We agree on the benefits of health care globalization: more uniform standards of patient safety, growth of telemedicine, greater access to lifesaving treatments, immediate information about care and wellness.
But are we overlooking a possible drawback: the homogenization of health care?
You may like knowing you can get the same Starbucks coffee whether you’re in Seattle or Shanghai. But each country employs a medical model that reflects its social, political, historical and religious values, which means health care does not—and should not—conform to a one-latte-fits-all model.
For example, patients in some regions may reject medical interventions based on longstanding traditions or their personal perspectives. They may not adhere to treatment because they don’t believe it will change their fate—or they see illness as a sign of spiritual shortcomings.
Cultural beliefs may also dictate how we share or receive medical information. I worked for a number of years in the Middle East, where it’s common for a family member to act as a “buffer,” communicating directly with the physician and then relaying the information to the patient. In other cultures, patients prefer to have more than one reliable source for communication, such as a doctor, spiritual leader or family elder.
My colleagues and I understand that individuals around the world have different ideas about what constitutes quality health care, how it should be delivered and who should deliver it. Even though Johns Hopkins has a global reputation for excellence in health care, research and education, it would be wrongheaded to think that what we do in Baltimore would work well out of the box in any other place in the world.
When we forge collaborations, we respect the local culture and vision of our international colleagues. We adapt our strategy to each affiliate’s specific needs, resources and cultures—all as part of collaboration between our experts and theirs.
Johns Hopkins recently launched the very first Doctorate of Nursing Practice Program in Saudi Arabia. We worked with our partner Johns Hopkins Aramco Healthcare (JHAH) and the Johns Hopkins University School of Nursing to create an educational model that would allow the 13 students—all women—to spend most of their time studying at JHAH medical facilities. The program’s structure reduced logistics problems in a country where women aren’t permitted to drive, and it helped them strike an easier balance between their professional, family and educational responsibilities.
We bring together our affiliates in Latin America as part of an annual forum where they can share best practices on how to improve health care in ways that are unique to their region and home countries. It’s exciting to hear their discussions around integrating health systems to reduce access inequities. These health care providers are creating centers of excellence in heart disease, stroke and cancer that unduly affect local populations. Meanwhile, they’re also strengthening executive, medical and nursing leadership to create regionally leading health care institutions.
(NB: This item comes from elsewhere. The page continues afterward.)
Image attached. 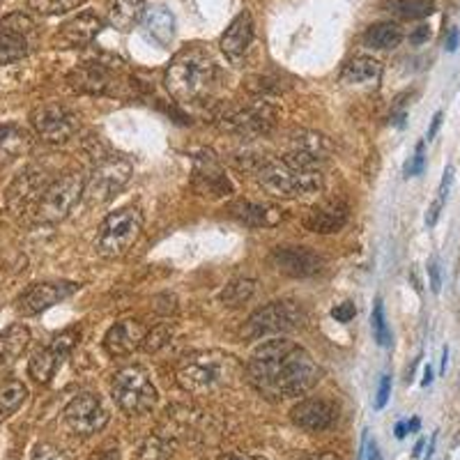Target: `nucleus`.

We have worked with our affiliate Al Rahba Hospital in the United Arab Emirates to improve its emergency preparedness by designing a drill that tested response efforts to a disaster scenario. The drill involved a rush-hour, multivehicle crash that injured 60 people. Physicians and nurses reacted to the scenario, putting critical areas to the test: mass casualty notification systems, triage assessments, inventory of resources and operating room capacity. It was excellent preparation for a hospital in a country that has been impacted by high traffic death rates. Fortunately, recent efforts by the Emirati government have been successful in reducing injury due to motor accidents.
In each of these examples, we listened to our affiliates’ challenges and provided an opportunity for cooperation and sharing information across our cultures. By respecting different perspectives, we ensure the results of our collaboration are both meaningful and sustainable long into the future.
Striking a Balance
These examples reflect certain aspects of health care that are fairly universal. Much of our international collaborative health care work—including promoting the importance of nursing, opening access to quality care and creating stronger clinical programs that address the most pressing medical needs—have proven applicable and even necessary in every country where we’ve worked.
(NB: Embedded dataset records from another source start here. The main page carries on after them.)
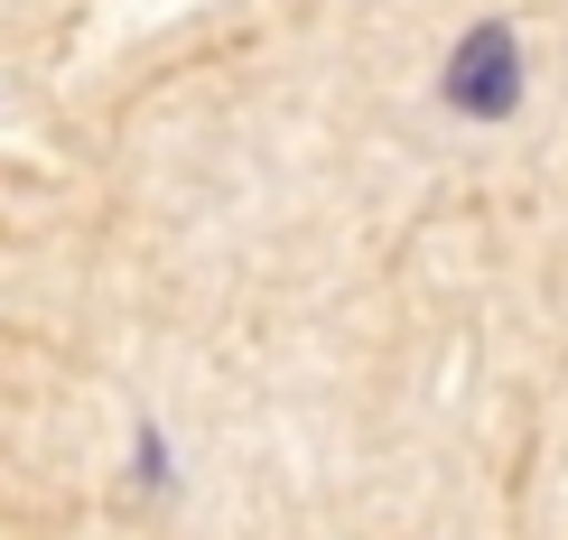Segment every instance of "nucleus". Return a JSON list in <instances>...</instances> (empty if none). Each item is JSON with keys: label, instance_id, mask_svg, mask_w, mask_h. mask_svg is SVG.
<instances>
[{"label": "nucleus", "instance_id": "f257e3e1", "mask_svg": "<svg viewBox=\"0 0 568 540\" xmlns=\"http://www.w3.org/2000/svg\"><path fill=\"white\" fill-rule=\"evenodd\" d=\"M438 93L466 112V122H504L513 103H523V38L504 29V19H485V29H466L447 47V75Z\"/></svg>", "mask_w": 568, "mask_h": 540}]
</instances>
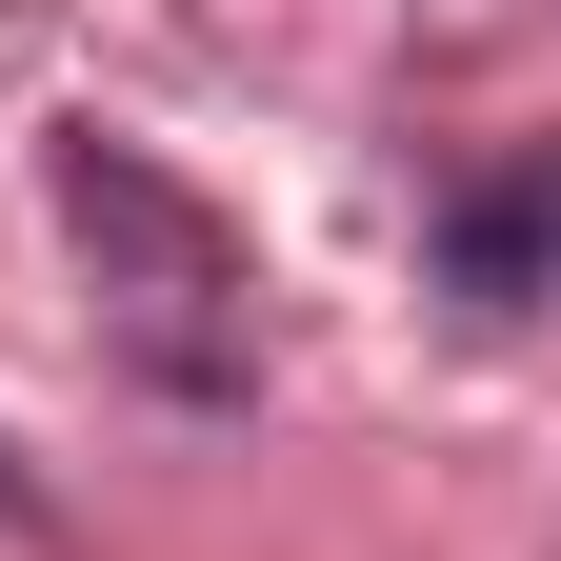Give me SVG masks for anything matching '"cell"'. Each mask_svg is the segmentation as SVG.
<instances>
[{
  "label": "cell",
  "instance_id": "6da1fadb",
  "mask_svg": "<svg viewBox=\"0 0 561 561\" xmlns=\"http://www.w3.org/2000/svg\"><path fill=\"white\" fill-rule=\"evenodd\" d=\"M442 280H461L481 321H541L561 301V140H522V161H481L442 201Z\"/></svg>",
  "mask_w": 561,
  "mask_h": 561
},
{
  "label": "cell",
  "instance_id": "7a4b0ae2",
  "mask_svg": "<svg viewBox=\"0 0 561 561\" xmlns=\"http://www.w3.org/2000/svg\"><path fill=\"white\" fill-rule=\"evenodd\" d=\"M41 522H60V502H41V461L0 442V541H41Z\"/></svg>",
  "mask_w": 561,
  "mask_h": 561
}]
</instances>
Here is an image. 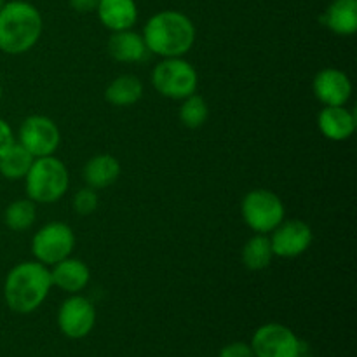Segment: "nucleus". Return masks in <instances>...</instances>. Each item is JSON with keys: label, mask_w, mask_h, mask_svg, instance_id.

As with so many things, the best solutions come from finding the right balance between two opposing approaches—in this case, providing the aspects of health care that make sense to just about everyone, and those aspects that might vary from region to region.
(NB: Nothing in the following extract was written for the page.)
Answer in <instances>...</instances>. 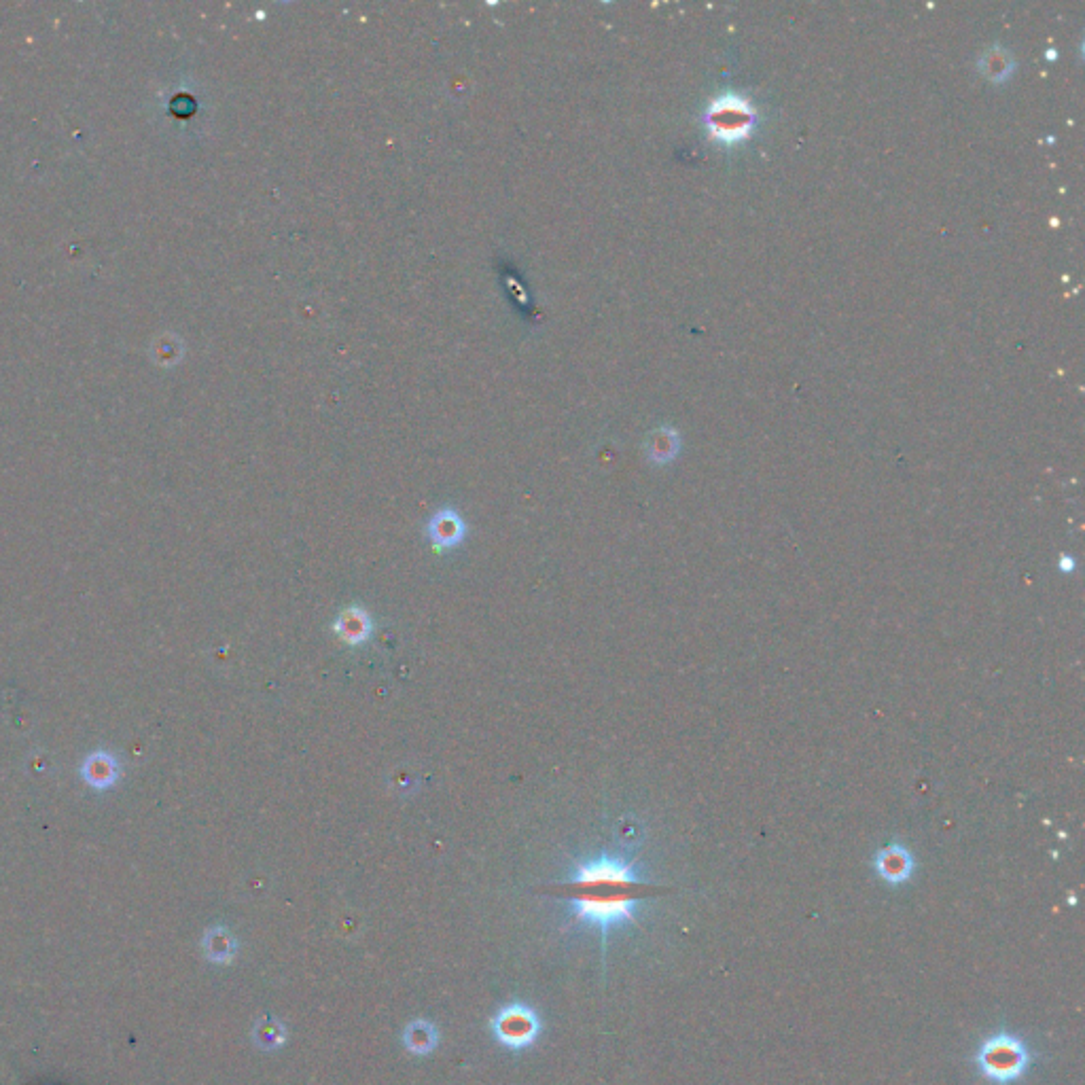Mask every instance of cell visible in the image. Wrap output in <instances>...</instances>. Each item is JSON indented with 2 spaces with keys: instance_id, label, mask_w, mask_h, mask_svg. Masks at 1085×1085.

Our goal is not homogenizing health care, but creating comprehensive local programs that will thrive long after we finish our collaborative work. By respecting the richness and diversity of how medicine is practiced and received in local communities, we can have much more success in opening access to quality health care around the world—a core tenet of our mission.
I liked this article because it detailed so much about the dangers of homogeneity and the Tailored Approach and Striking a Balance, thanks for this helpful article
Well said John. Particularly liked your observation that, "each country employs a medical model that reflects its social, political, historical and religious values, which means health care does not—and should not—conform to a one-latte-fits-all model."